▶ [Zadanie]:
Jaki kryptonim nosiła według tekstu o Bieszczadach sprawa prowadzona od 1974 roku przez lokalną Służbę Bezpieczeństwa?

═══ Dostarczony fragment ═══

Rano zjechali milicjanci i tajniacy, zaczęły się przesłuchania. Naczelnik gminy Baligród nakazał rozbiórkę kościoła. Posypały się grzywny. Władze zamierzały doprowadzić do usunięcia księdza Jakubowskiego z parafii. Pod listem protestacyjnym podpisało się 1200 wiernych. Ostatecznie jednak władze pogodziły się z istnieniem nielegalnie wybudowanej świątyni.
Osobliwością i turystyczną atrakcją Bieszczadów był od 1963 r., przez trzydzieści lat, pociąg z Przemyśla do Zagórza w Bieszczadach, kursujący poprzez Związek Sowiecki. W rozdziale „Pociągi pod specjalnym nadzorem”, pasażerowie tej linii opowiadają o podróży z konwojentami – sowieckimi pogranicznikami.
Miłośnicy nieujarzmionego ręką człowieka bieszczadzkiego krajobrazu, w tym członkowie Studenckiego Koła Przewodników Beskidzkich, opowiadali się za utrzymaniem dotychczasowo charakteru Bieszczadów i przeciw planom zabudowania ich hotelami, motelami, domami wczasowymi oraz wprowadzaniu przemysłu. Kolidowało to z ambicjami władz. „Marzyciele” to kryptonim sprawy prowadzonej od 1974 roku przez lokalną Służbę Bezpieczeństwa, która miała także na uwadze postulat przywracania pamięci o ukraińskiej przeszłości i ochrony zabytków.

═══ Sekcja danych ═══

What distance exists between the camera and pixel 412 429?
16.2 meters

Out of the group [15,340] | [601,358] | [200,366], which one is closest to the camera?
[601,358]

═══

▶ [Wykonane zadanie]:
Sprawa nosiła kryptonim „Marzyciele”.